Syria’s implosion along ethnic and sectarian lines is a warning to Turkey. Many of the dividing lines in Syria reach over the border. France partitioned its Syrian mandate in 1939 to give Antioch to Turkey. Many of the “Turks” there still use Arabic and regard the mainly Sunni rebels in Syria (and the Sunni refugees who have flooded into their border region) with barely veiled hostility.
In July, Kurds in the southern city of Suruc suffered a savage suicide attack. The Turkish state’s failure to forestall such terrorism and the Turkish army’s response to an Isil attack on the Kurdish town of Kobani last year are works of malign indifference. This fuels suspicions among Erdogan’s opponents that his government is behind terrorist violence that so often has Kurds as victims. It is all horribly reminiscent of how Pakistan’s Inter-Services Institute intelligence agency played a double game with the Taliban and al Qaeda in Afghanistan.
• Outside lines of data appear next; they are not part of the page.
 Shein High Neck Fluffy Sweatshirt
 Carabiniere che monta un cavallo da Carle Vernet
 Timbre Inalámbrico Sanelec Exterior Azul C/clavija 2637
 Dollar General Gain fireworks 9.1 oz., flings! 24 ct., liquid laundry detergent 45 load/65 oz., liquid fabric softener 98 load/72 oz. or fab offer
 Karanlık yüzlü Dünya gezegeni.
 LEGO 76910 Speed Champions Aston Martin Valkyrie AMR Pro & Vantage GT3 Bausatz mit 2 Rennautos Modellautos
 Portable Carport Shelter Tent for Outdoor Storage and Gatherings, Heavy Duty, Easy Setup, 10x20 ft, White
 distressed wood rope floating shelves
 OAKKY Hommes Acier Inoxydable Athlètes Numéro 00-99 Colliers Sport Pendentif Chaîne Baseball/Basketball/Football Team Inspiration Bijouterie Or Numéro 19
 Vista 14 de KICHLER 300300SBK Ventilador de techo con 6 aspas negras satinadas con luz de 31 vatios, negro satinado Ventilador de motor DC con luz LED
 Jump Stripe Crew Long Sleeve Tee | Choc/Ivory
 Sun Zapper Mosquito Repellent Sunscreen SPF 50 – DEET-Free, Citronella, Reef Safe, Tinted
Of course, Turkey, like Pakistan, does not just face home-grown problems. Both live in difficult neighbourhoods. Both can argue that Western allies have pursued policies which have made their situation worse. But each should deal with self-inflicted wounds too.
Erdogan’s ambition to dominate Turkish politics and the Middle East has hit the buffers. Turkey lacks the resources to play the old Ottoman role. Anyway, few Arabs – and not many Turks – wish to see it revived.
His relations with Putin’s Russia have soured as the Kremlin sent warships and supplies to Syria through the Bosporus as well as the oil that energy-poor Turkey needs. Erdogan upped the ante by threatening to cancel Russian energy imports and a nuclear power project. Now Russian and Turkish warplanes shadow each other, fingers on the trigger.
Desperate to achieve a majority in next month’s parliamentary elections, Erdogan seems prepared to drop the mantle of statesman and gamble that if Turks polarise on sectarian lines, his side will be the majority. This strategy is reopening Turkey’s domestic wounds.
Intensifying internal divisions while playing politics in a neighbour’s civil war is a recipe for recreating Pakistan’s problems on Europe’s doorstep. That would be disaster for us as well as the Turks.